◆ Given information:
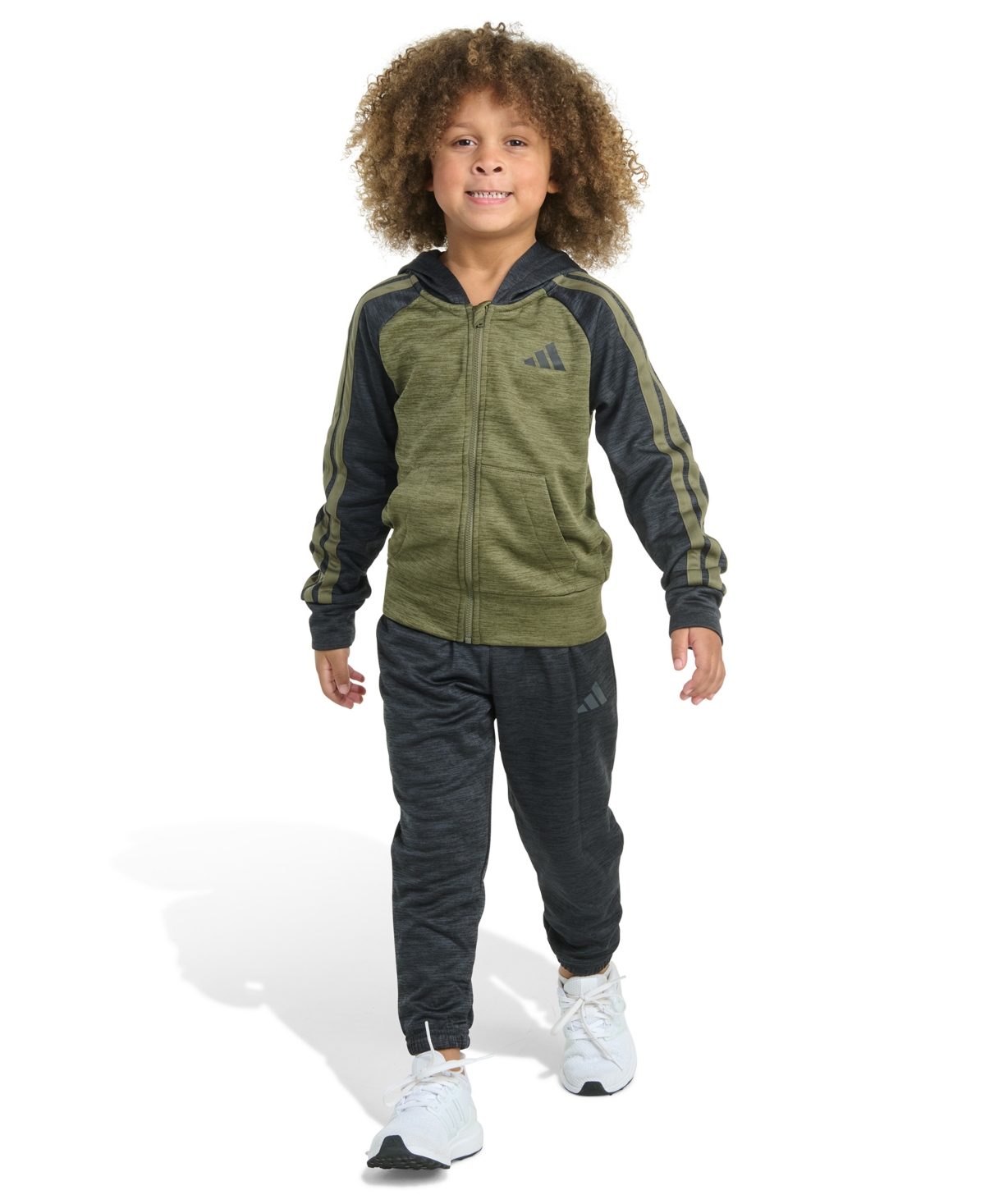 Adidas Originals Toddler And Little Boys 2-piece Long Sleeve Fleece Jacket And Joggers Set In Green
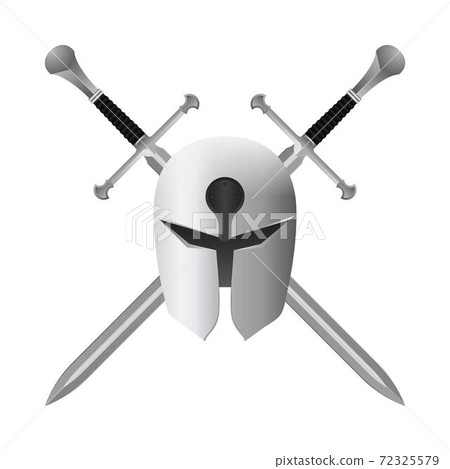 Crossed swords with helmet vector illustration - Stock Illustration  [72325580] - PIXTA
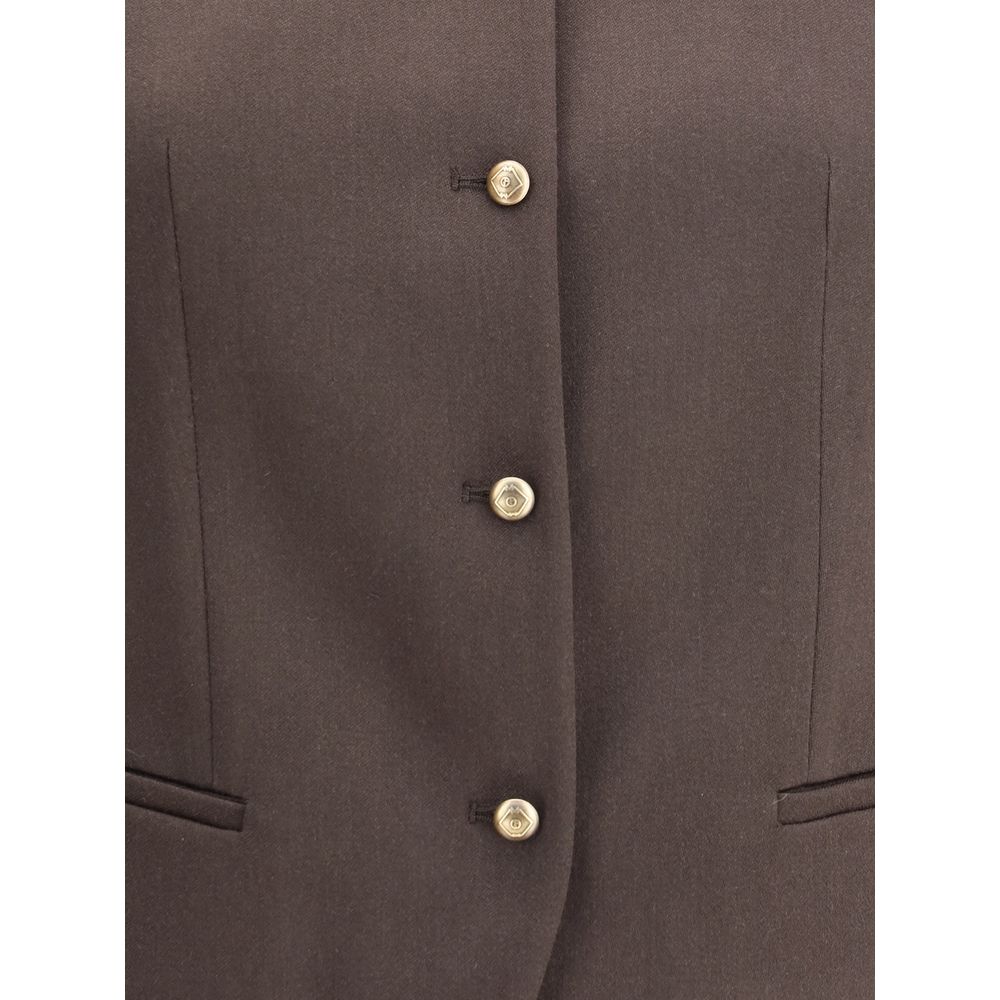 Giorgio Armani Einreihiger Cardigan aus Hanf und Viskose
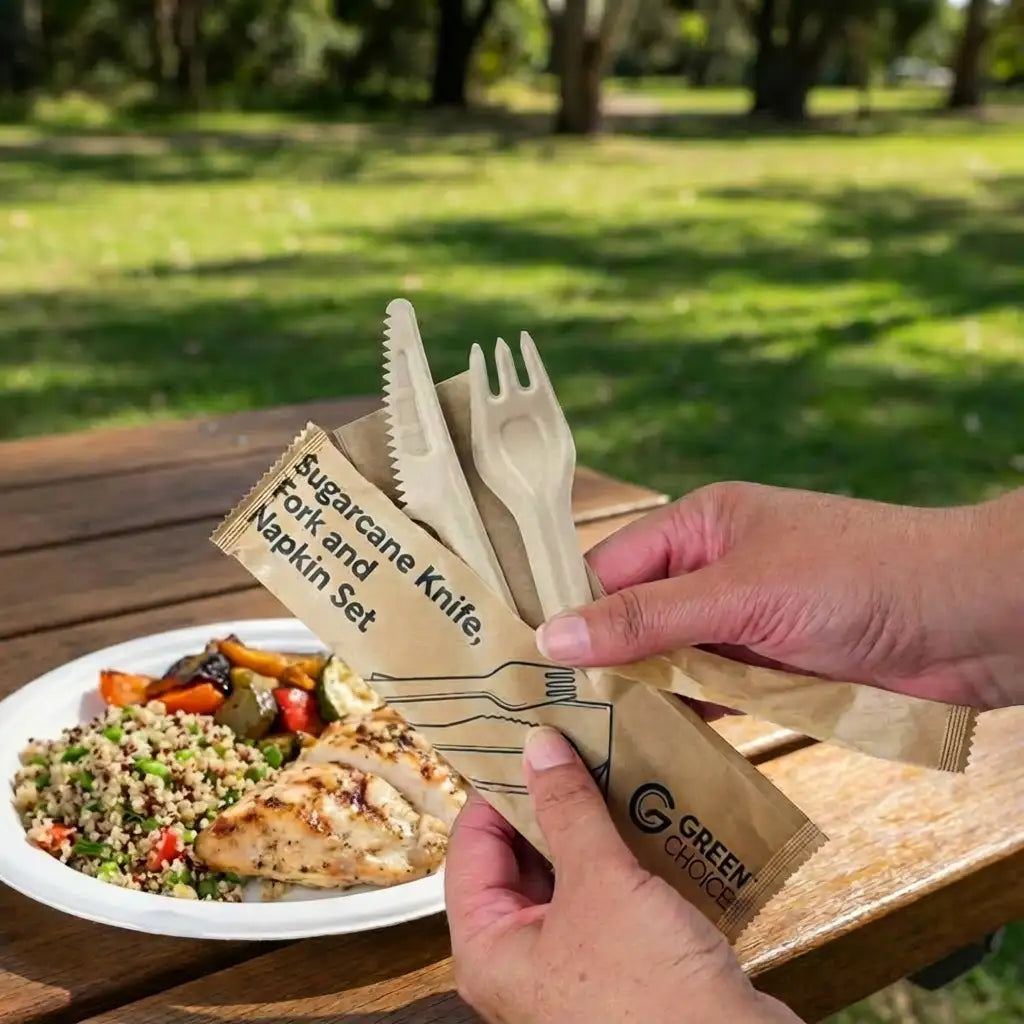 Green Choice Sugarcane Cutlery Set - Knife Fork & Napkin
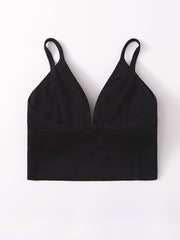 Backless Cami Crop Top Slim Fit V-Neck Sexy Lingerie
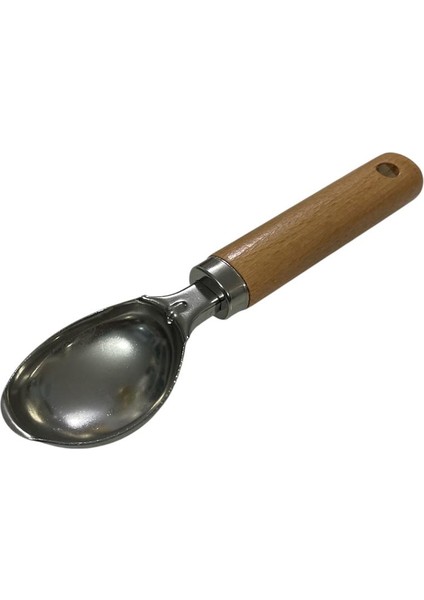 Bambu Ahşap Saplı Çelik Paslanmaz 18 cm Dondurma Kaşığı EA004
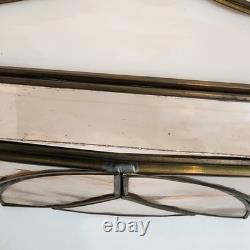 Antique (2) Leaded Stained Glass Shades 7 & 8 Panel Etched Pale Pink & Cream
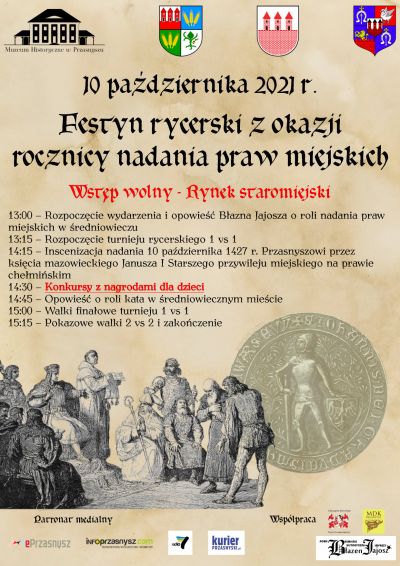 Plakat informujący o festynie rycerskim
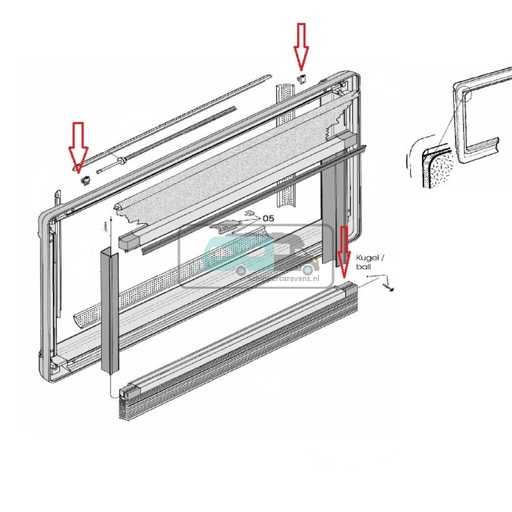 [OCS_A9903051] Dometic S5 Raam Reparatieset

◆ About this task:
Output every line of text in the entries above as a JSON list of strings, one string per line and no blank lines, and leave the pictures out.

◆ Written solution:
[
  " Adidas Originals Toddler And Little Boys 2-piece Long Sleeve Fleece Jacket And Joggers Set In Green",
  " Crossed swords with helmet vector illustration - Stock Illustration  [72325580] - PIXTA",
  " Giorgio Armani Einreihiger Cardigan aus Hanf und Viskose",
  " Green Choice Sugarcane Cutlery Set - Knife Fork & Napkin",
  " Backless Cami Crop Top Slim Fit V-Neck Sexy Lingerie",
  " Bambu Ahşap Saplı Çelik Paslanmaz 18 cm Dondurma Kaşığı EA004",
  " Antique (2) Leaded Stained Glass Shades 7 & 8 Panel Etched Pale Pink & Cream",
  " Plakat informujący o festynie rycerskim",
  " [OCS_A9903051] Dometic S5 Raam Reparatieset"
]